**Written problem**
Are you able to quote each entry exactly as written?

**Exercise material**
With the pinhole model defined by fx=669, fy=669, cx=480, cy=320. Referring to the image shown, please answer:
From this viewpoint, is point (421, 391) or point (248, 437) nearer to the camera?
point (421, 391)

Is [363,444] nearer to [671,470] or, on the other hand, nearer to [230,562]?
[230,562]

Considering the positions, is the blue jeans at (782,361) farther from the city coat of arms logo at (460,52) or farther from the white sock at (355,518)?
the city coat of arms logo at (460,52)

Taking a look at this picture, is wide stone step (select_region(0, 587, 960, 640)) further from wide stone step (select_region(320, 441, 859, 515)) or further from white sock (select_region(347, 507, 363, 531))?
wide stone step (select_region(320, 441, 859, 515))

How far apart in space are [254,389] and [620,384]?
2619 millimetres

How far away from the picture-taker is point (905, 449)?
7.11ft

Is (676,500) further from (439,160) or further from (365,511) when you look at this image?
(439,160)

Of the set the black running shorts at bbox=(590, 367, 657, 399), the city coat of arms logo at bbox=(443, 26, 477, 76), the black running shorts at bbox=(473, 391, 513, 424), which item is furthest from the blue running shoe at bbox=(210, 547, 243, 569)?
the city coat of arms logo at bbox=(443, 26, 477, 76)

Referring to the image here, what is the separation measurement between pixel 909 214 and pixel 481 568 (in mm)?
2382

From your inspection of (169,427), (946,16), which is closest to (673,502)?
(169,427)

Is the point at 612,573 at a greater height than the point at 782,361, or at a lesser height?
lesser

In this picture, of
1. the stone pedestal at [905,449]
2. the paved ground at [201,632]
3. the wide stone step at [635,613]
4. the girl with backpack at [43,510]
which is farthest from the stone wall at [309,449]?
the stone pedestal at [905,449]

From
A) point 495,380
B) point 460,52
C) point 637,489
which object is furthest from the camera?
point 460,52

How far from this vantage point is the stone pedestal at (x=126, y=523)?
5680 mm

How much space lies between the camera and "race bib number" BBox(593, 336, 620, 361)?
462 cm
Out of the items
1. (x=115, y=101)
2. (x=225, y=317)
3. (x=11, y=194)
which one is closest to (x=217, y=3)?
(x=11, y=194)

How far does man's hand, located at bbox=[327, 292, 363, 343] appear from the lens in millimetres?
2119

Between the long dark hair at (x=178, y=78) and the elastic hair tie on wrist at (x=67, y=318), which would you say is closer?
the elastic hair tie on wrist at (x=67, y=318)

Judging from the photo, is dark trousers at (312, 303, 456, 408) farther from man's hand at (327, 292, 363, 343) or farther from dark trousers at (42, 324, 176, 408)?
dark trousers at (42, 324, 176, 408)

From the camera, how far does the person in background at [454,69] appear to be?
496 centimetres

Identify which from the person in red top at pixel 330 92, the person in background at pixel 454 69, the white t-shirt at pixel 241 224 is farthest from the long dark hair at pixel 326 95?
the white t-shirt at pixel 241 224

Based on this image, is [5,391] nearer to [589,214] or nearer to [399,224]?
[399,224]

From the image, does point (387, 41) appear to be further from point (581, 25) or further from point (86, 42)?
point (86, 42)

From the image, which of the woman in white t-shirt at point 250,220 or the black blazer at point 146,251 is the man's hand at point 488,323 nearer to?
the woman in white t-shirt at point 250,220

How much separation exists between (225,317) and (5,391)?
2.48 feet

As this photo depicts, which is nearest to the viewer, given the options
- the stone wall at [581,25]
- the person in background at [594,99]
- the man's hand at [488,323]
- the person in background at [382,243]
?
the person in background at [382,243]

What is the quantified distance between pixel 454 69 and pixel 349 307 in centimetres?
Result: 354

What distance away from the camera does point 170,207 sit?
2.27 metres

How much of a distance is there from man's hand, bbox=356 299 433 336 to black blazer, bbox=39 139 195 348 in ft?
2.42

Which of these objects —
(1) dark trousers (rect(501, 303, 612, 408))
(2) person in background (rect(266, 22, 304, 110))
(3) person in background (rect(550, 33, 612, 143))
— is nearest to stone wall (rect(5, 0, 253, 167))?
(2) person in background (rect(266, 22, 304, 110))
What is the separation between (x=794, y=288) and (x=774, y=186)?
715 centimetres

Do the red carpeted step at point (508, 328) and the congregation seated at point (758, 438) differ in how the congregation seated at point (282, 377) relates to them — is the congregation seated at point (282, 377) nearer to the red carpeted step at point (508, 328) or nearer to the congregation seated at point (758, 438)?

**Written answer**
With the pinhole model defined by fx=669, fy=669, cx=480, cy=320. Referring to the image shown, please answer:
From this viewpoint, is point (421, 391) or point (248, 437) nearer to the camera?
point (421, 391)

Is [363,444] nearer to [671,470] or, on the other hand, nearer to [230,562]?
[230,562]

Considering the positions, is the blue jeans at (782,361) farther from the city coat of arms logo at (460,52) or farther from the white sock at (355,518)?
the city coat of arms logo at (460,52)

Taking a look at this picture, is wide stone step (select_region(0, 587, 960, 640)) further from wide stone step (select_region(320, 441, 859, 515)) or further from white sock (select_region(347, 507, 363, 531))?
wide stone step (select_region(320, 441, 859, 515))

How far apart in space are [254,389] and [620,384]?
2619 millimetres

How far away from the picture-taker is point (905, 449)?
7.11ft

Is (676,500) further from (439,160) or further from (365,511) when you look at this image?
(439,160)

Of the set the black running shorts at bbox=(590, 367, 657, 399), the city coat of arms logo at bbox=(443, 26, 477, 76), the black running shorts at bbox=(473, 391, 513, 424), which item is furthest from the blue running shoe at bbox=(210, 547, 243, 569)?
the city coat of arms logo at bbox=(443, 26, 477, 76)

Referring to the image here, what is the separation measurement between pixel 909 214 and pixel 481 568 (in mm)?
2382

From your inspection of (169,427), (946,16), which is closest to (673,502)?
(169,427)

Is the point at 612,573 at a greater height than the point at 782,361, or at a lesser height?
lesser

In this picture, of
1. the stone pedestal at [905,449]
2. the paved ground at [201,632]
3. the wide stone step at [635,613]
4. the girl with backpack at [43,510]
which is farthest from the stone wall at [309,449]?
the stone pedestal at [905,449]

From
A) point 495,380
B) point 460,52
C) point 637,489
which object is furthest from the camera?
point 460,52

How far from this vantage point is the stone pedestal at (x=126, y=523)?
5680 mm

How much space lies between the camera and "race bib number" BBox(593, 336, 620, 361)?
462 cm
Out of the items
1. (x=115, y=101)
2. (x=225, y=317)
3. (x=11, y=194)
which one is closest to (x=217, y=3)?
(x=11, y=194)

How far does man's hand, located at bbox=[327, 292, 363, 343] appear from the lens in millimetres?
2119

Between the long dark hair at (x=178, y=78) and the elastic hair tie on wrist at (x=67, y=318), which would you say is closer?
the elastic hair tie on wrist at (x=67, y=318)

Judging from the photo, is dark trousers at (312, 303, 456, 408) farther from man's hand at (327, 292, 363, 343) or farther from dark trousers at (42, 324, 176, 408)?
dark trousers at (42, 324, 176, 408)

From the camera, how far does the person in background at [454,69] appear to be?
496 centimetres

Identify which from the person in red top at pixel 330 92, the person in background at pixel 454 69, the white t-shirt at pixel 241 224 is farthest from the long dark hair at pixel 326 95?
the white t-shirt at pixel 241 224

Based on this image, is [5,391] nearer to [589,214] or nearer to [399,224]?
[399,224]

From the image, does point (387, 41) appear to be further from point (581, 25) or further from point (86, 42)?
point (86, 42)

From the image, which of the woman in white t-shirt at point 250,220 or the black blazer at point 146,251 is the man's hand at point 488,323 nearer to?
the woman in white t-shirt at point 250,220

How much separation exists between (225,317) and (5,391)?
2.48 feet

As this photo depicts, which is nearest to the viewer, given the options
- the stone wall at [581,25]
- the person in background at [594,99]
- the man's hand at [488,323]
- the person in background at [382,243]
?
the person in background at [382,243]

What is the quantified distance between pixel 454 69 and pixel 349 307 in centimetres?
Result: 354

What distance away from the camera does point 170,207 sit?
2.27 metres

How much of a distance is there from man's hand, bbox=356 299 433 336 to black blazer, bbox=39 139 195 348 in ft?
2.42

Which of these objects —
(1) dark trousers (rect(501, 303, 612, 408))
(2) person in background (rect(266, 22, 304, 110))
(3) person in background (rect(550, 33, 612, 143))
— is nearest to stone wall (rect(5, 0, 253, 167))?
(2) person in background (rect(266, 22, 304, 110))
What is the separation between (x=794, y=288) and (x=774, y=186)?
715 centimetres

Do the red carpeted step at point (508, 328) and the congregation seated at point (758, 438) differ in how the congregation seated at point (282, 377) relates to them — is the congregation seated at point (282, 377) nearer to the red carpeted step at point (508, 328) or nearer to the congregation seated at point (758, 438)?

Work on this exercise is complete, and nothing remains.